* [WORK TO BE COMPLETED] List every line in the material below that contains the word "furthest", copying each line in full. Treat uppercase and lowercase letters as different.

* [MATERIAL SHOWN]
○ ○ ○ ○
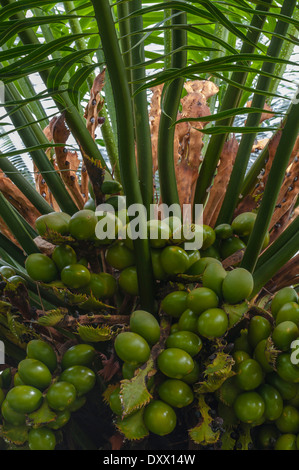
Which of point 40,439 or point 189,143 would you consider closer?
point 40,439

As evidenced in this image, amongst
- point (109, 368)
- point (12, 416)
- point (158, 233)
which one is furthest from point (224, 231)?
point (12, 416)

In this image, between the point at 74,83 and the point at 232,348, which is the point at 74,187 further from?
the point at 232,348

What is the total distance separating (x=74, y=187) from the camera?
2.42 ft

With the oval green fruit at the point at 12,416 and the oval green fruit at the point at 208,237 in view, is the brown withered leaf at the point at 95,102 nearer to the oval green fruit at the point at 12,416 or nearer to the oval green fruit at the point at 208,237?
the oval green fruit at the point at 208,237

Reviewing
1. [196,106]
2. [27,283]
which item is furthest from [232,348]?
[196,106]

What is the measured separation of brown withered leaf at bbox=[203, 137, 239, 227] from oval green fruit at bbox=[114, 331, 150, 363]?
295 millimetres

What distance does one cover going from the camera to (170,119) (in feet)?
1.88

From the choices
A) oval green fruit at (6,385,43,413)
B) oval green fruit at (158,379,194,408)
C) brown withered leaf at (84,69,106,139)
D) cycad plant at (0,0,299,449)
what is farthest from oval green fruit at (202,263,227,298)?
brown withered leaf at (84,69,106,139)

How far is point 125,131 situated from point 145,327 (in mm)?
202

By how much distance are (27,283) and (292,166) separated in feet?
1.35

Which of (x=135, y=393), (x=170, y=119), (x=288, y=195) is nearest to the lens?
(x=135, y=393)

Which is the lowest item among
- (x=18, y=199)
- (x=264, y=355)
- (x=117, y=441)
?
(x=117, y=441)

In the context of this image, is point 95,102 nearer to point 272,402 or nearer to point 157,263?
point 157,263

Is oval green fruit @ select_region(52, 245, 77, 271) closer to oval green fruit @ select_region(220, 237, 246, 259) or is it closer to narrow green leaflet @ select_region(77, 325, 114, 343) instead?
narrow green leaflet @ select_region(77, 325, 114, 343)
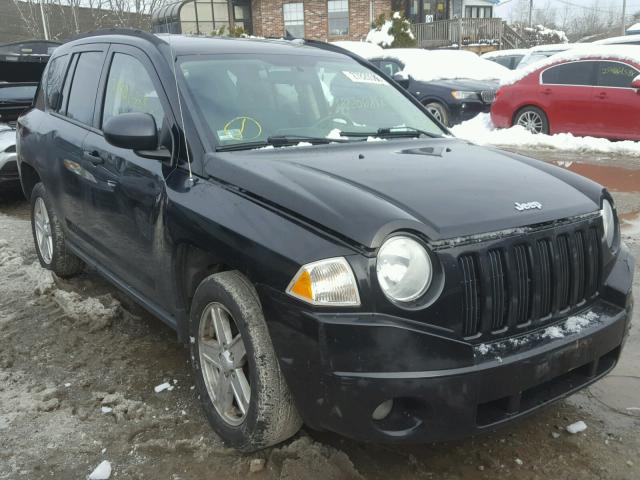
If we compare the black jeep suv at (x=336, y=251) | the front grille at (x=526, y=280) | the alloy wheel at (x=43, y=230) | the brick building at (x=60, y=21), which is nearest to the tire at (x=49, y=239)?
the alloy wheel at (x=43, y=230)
○ ○ ○ ○
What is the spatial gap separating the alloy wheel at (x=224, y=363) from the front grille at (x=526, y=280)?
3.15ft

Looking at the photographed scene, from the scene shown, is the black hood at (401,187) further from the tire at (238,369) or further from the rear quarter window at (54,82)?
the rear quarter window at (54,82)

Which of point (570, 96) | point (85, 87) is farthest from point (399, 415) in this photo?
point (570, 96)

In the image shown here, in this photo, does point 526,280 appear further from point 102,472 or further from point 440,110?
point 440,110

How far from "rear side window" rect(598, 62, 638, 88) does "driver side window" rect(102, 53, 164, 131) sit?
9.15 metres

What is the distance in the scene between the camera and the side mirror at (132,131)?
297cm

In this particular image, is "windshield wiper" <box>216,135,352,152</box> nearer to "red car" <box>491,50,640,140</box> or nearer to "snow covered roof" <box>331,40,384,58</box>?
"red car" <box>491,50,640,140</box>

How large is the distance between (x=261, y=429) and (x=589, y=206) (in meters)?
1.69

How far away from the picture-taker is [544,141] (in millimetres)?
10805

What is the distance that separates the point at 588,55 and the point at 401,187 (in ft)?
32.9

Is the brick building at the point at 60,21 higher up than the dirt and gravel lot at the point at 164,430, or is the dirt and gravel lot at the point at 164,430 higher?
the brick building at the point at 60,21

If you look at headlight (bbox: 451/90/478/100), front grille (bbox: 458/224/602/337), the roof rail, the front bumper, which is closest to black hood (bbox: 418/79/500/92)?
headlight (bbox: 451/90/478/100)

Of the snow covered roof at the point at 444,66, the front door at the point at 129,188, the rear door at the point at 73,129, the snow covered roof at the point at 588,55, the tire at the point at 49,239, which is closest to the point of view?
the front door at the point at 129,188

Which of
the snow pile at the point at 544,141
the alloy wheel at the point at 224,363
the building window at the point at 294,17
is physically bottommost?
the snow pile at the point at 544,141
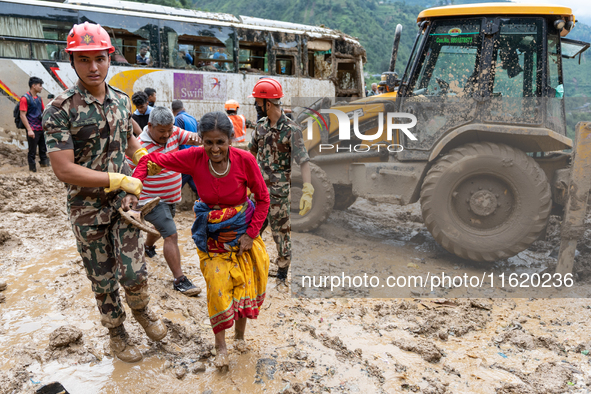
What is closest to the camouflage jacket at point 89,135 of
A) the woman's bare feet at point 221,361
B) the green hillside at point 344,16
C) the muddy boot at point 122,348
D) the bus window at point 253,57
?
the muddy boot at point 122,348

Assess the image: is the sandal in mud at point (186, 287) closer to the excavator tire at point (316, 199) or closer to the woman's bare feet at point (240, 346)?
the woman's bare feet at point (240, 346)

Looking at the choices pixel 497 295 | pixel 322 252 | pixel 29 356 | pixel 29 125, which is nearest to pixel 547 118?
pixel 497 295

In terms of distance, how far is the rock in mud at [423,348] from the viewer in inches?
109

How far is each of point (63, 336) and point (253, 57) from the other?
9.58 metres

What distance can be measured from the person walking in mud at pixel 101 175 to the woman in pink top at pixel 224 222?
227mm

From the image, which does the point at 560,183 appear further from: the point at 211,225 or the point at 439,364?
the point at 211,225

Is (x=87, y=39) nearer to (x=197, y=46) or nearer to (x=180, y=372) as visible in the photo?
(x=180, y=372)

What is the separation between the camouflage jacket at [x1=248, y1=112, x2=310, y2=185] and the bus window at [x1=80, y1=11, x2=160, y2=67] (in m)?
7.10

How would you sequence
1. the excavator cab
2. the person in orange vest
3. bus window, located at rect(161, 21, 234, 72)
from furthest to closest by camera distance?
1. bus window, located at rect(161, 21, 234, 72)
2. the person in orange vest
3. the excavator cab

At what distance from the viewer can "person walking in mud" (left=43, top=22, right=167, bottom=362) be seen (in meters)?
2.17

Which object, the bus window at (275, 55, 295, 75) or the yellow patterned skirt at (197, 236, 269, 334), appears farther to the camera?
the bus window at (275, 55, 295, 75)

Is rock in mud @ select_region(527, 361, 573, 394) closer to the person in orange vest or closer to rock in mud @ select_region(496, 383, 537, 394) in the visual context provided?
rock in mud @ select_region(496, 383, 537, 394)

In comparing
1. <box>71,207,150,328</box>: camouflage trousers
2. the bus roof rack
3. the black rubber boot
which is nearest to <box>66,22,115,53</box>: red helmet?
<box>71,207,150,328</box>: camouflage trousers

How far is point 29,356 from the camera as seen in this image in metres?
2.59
○ ○ ○ ○
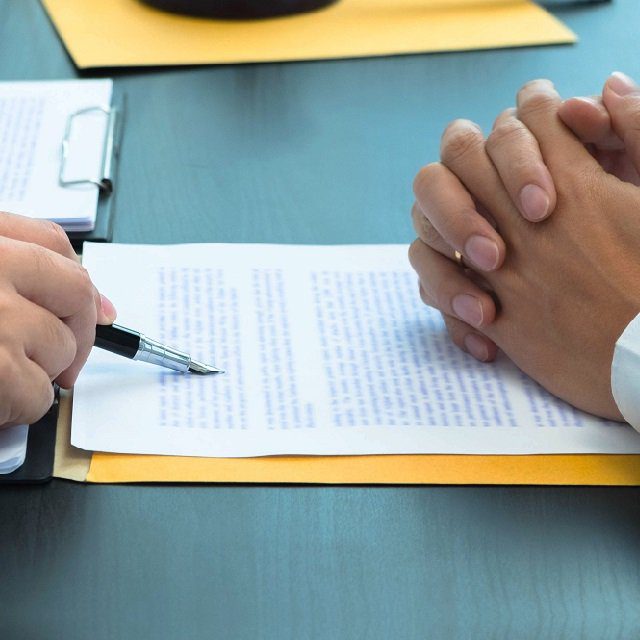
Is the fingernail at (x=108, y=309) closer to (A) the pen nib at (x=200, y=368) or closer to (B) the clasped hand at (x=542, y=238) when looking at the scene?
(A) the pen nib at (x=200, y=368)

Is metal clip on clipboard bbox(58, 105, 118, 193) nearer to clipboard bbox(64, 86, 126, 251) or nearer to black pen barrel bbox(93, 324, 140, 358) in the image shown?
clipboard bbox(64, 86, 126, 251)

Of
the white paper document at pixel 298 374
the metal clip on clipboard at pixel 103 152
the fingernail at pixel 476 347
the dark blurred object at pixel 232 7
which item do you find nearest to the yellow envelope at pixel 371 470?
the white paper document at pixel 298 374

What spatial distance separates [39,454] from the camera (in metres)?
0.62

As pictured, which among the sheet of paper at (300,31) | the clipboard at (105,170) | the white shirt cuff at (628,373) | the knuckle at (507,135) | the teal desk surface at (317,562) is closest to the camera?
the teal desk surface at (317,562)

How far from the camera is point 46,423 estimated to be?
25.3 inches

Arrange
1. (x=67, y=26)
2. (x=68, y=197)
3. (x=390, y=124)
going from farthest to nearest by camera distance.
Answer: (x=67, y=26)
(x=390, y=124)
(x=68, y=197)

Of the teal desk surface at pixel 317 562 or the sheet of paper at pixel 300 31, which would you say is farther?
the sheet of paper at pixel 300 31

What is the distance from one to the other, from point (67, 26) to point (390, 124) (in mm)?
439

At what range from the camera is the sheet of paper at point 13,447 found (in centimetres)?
○ ○ ○ ○
* [ANSWER IN FULL]
which one is furthest from point (224, 231)?
which item is furthest from [232,348]?
from furthest to closest by camera distance?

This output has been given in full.